Ein Blick in die Geschichte der Schokolade

In der dunklen Jahreszeit steigt der Verbrauch einer Köstlichkeit, die gegen Stimmungstiefs hilft: die Schokolade. Indem sie die Produktion des Glücksbringers Serotonin im Gehirn anregt, löst sie Gefühle aus, die einer Verliebtheit ähneln. (Kein Wunder, dass französische Doktoren im 18. Jahrhundert Schokolade als Heilmittel u.a. gegen gebrochene Herzen verordneten.)

Christoph Kolumbus verspürte davon allerdings noch wenig, als er 1502 vor der Küste von Honduras die Kakaobohne entdeckte. Denn der heilige Trank „Xocoatl“, den ihm die Azteken reichten, schmeckte ihm nicht so besonders, enthielt er neben Kakao und Mais doch nur ein paar Chilischoten und etwas Anis. Aber er nahm einige dieser „seltsamen Mandeln“ als Kuriosum mit nach Hause. Vom spanischen Hof aus trat die Trinkschokolade – verfeinert mit altweltlichen Gewürzen wie Zimt und Moschus - Anfang des 17. Jahrhunderts ihren Siegeszug in Europa an. Vielerorts eröffnete man Schokoladestuben und der Kakao wurde zum beliebtesten Modegetränk. Auch in den Klöstern genoss man ihn: mit viel Vanille, Zucker oder Sahne und nach dem Aderlass auch mit einem Schuss Branntwein. Der berühmte französische Gourmet Brillat-Savarin gestand, dass er das Geheimnis für sein bestes Kakaorezept einer Äbtissin verdanke...

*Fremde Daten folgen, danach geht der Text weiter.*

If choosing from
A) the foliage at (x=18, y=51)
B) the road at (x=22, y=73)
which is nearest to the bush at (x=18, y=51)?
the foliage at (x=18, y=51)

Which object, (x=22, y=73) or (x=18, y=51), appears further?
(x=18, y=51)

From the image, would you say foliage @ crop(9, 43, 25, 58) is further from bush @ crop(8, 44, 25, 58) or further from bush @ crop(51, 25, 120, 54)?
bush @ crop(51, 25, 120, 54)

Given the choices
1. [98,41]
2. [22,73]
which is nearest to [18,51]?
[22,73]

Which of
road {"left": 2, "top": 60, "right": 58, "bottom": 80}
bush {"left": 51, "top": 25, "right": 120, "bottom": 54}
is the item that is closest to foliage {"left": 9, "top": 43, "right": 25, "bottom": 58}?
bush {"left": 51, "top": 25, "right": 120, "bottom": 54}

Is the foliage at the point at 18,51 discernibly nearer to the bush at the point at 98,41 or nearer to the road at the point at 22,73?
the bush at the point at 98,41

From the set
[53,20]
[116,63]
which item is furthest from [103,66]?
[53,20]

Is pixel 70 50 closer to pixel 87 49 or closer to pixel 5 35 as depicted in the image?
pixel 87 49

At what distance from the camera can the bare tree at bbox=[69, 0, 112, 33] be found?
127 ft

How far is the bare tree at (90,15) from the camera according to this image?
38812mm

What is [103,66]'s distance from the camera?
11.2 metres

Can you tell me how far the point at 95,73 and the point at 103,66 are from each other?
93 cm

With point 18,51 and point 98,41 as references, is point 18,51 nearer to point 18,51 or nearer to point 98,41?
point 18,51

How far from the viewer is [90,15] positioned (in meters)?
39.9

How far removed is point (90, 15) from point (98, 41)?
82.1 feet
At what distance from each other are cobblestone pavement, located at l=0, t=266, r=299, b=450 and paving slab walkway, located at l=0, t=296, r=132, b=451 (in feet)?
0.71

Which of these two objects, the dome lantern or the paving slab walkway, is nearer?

Schokolade zur Fastenzeit?

Allerdings entbrannte schon bald ein heftiger Streit über die Frage, ob Schokolade auch während der Fastenzeit erlaubt sei. Die Jesuiten erklärten sie zum Getränk und gestatteten sie; die Dominikaner hingegen erteilten ein Verbot: Ihrer Meinung nach war die Schokolade viel zu nahrhaft, um nicht als Speise zu gelten. Wiederholt wurden Päpste mit diesem Streit belangt: Sie entschieden alle stets zugunsten der Schokolade.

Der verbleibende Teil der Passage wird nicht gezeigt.